Spatial relationship records
• • • •

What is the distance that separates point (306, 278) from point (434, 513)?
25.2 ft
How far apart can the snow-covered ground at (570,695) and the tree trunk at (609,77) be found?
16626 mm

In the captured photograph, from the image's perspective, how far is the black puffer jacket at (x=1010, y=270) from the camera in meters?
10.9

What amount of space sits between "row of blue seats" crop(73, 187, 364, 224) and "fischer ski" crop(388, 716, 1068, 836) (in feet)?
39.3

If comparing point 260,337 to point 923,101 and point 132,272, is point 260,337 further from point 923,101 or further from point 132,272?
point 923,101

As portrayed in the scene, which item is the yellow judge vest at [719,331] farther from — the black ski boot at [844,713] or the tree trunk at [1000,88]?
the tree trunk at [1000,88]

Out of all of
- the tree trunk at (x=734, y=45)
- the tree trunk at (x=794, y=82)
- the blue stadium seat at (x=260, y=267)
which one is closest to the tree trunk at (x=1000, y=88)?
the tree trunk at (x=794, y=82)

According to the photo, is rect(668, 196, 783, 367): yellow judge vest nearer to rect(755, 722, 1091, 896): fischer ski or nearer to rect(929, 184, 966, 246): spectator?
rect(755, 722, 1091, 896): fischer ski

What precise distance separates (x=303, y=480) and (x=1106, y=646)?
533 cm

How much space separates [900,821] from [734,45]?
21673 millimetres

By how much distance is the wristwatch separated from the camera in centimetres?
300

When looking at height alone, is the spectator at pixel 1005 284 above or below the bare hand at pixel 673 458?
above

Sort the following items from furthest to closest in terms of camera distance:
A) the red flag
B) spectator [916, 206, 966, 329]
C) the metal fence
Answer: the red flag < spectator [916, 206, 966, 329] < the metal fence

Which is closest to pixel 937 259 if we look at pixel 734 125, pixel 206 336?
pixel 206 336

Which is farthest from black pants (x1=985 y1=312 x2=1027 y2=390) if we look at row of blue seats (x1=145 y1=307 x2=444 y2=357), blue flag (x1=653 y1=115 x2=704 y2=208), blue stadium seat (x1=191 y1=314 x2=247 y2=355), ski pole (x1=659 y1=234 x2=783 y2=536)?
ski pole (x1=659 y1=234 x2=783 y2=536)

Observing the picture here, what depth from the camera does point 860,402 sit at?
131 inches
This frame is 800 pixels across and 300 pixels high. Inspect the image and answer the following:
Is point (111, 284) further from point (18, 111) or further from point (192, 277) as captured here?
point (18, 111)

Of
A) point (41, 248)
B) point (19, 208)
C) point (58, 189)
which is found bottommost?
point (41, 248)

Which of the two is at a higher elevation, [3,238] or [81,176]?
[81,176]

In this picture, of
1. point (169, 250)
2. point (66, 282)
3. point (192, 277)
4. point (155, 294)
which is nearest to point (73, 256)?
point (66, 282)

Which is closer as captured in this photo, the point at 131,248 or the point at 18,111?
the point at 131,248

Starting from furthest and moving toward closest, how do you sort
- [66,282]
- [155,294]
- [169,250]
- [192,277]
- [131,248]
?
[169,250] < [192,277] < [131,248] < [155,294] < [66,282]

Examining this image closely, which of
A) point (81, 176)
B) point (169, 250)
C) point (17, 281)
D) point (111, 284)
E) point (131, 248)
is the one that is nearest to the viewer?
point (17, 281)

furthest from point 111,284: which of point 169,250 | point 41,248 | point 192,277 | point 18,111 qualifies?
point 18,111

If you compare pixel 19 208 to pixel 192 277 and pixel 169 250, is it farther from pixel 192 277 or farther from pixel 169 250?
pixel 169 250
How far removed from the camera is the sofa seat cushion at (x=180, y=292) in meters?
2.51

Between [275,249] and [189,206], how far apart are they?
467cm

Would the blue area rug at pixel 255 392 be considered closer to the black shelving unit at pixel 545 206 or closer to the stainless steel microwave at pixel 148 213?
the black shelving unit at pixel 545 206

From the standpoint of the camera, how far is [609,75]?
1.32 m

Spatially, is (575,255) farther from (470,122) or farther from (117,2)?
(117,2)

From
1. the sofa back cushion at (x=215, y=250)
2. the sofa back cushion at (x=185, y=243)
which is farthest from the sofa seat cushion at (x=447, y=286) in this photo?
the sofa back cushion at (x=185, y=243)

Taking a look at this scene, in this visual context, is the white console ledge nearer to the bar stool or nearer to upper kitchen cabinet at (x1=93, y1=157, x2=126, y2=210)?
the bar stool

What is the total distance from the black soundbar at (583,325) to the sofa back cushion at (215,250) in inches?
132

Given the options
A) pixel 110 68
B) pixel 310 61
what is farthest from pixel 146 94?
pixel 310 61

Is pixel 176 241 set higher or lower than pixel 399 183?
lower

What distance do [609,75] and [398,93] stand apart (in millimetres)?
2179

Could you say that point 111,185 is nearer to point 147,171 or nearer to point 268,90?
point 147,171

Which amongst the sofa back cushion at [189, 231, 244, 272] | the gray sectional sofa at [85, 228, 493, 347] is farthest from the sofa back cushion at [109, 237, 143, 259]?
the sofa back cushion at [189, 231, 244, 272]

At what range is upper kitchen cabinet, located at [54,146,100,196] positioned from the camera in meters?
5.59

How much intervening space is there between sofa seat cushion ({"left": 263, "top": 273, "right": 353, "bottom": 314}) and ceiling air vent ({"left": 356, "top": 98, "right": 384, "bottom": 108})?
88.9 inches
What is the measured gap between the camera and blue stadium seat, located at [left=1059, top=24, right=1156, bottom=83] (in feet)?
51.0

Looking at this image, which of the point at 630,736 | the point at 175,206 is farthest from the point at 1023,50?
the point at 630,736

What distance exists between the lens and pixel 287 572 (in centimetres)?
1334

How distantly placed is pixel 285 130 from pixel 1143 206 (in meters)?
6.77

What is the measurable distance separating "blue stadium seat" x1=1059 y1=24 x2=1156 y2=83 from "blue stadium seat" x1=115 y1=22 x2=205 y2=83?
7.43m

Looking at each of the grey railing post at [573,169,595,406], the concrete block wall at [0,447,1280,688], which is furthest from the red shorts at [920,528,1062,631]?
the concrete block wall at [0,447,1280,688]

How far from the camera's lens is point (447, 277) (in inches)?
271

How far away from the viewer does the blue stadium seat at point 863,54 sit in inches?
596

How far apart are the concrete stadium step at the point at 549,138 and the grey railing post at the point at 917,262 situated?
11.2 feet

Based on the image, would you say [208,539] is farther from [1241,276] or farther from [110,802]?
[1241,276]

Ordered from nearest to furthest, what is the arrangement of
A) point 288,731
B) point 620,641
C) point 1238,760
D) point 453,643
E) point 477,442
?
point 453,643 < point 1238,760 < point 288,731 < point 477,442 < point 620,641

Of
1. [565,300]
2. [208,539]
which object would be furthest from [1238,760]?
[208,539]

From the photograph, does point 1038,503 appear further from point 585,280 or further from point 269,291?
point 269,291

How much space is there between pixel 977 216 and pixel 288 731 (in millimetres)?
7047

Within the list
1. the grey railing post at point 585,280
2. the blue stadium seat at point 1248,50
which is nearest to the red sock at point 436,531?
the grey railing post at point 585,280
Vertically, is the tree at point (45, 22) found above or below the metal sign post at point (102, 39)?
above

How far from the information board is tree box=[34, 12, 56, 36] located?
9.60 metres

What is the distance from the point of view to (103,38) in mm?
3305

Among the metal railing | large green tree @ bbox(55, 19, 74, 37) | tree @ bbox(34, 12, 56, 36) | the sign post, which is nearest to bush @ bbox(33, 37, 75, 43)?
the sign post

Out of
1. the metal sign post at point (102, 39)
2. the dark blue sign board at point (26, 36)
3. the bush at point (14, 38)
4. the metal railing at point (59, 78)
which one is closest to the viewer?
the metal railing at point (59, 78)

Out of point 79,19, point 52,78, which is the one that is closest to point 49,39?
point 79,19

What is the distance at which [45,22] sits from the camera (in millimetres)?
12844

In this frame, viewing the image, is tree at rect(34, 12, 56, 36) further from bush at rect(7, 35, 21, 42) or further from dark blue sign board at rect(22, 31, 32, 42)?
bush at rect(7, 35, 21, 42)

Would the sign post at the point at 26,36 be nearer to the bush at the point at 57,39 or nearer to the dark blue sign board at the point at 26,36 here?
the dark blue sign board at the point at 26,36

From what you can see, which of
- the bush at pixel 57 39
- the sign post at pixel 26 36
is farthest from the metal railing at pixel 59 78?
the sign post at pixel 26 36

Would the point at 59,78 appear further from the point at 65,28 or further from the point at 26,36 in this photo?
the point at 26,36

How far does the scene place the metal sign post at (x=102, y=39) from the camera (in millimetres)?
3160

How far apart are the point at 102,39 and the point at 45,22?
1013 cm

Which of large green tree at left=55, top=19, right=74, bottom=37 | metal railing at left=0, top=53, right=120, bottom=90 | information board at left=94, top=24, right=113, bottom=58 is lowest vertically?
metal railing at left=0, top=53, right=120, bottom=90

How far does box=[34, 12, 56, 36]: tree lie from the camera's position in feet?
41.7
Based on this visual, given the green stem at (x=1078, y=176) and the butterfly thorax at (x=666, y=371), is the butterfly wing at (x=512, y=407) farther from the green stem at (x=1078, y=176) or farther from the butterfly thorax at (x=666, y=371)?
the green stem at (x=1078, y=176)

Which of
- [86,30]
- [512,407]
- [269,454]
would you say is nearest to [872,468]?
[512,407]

• • • •

**Requirements**
Quote exactly what appears from the line containing "How far does the" through the final line of the listing above, including both of those lines.

**Problem solution**
How far does the scene place the metal sign post at (x=102, y=39) from the camera (in millimetres)?
3160

How far apart are the point at 102,39 and the point at 45,22?
1013 cm

Which of large green tree at left=55, top=19, right=74, bottom=37 | metal railing at left=0, top=53, right=120, bottom=90 | information board at left=94, top=24, right=113, bottom=58 is lowest vertically?
metal railing at left=0, top=53, right=120, bottom=90

How far does box=[34, 12, 56, 36]: tree lie from the camera's position in feet?
41.7
Based on this visual, given the green stem at (x=1078, y=176) and the butterfly thorax at (x=666, y=371), is the butterfly wing at (x=512, y=407) farther from the green stem at (x=1078, y=176) or farther from the butterfly thorax at (x=666, y=371)?
the green stem at (x=1078, y=176)

Which of
- [86,30]
- [512,407]
- [269,454]
would you say is nearest to [872,468]?
[512,407]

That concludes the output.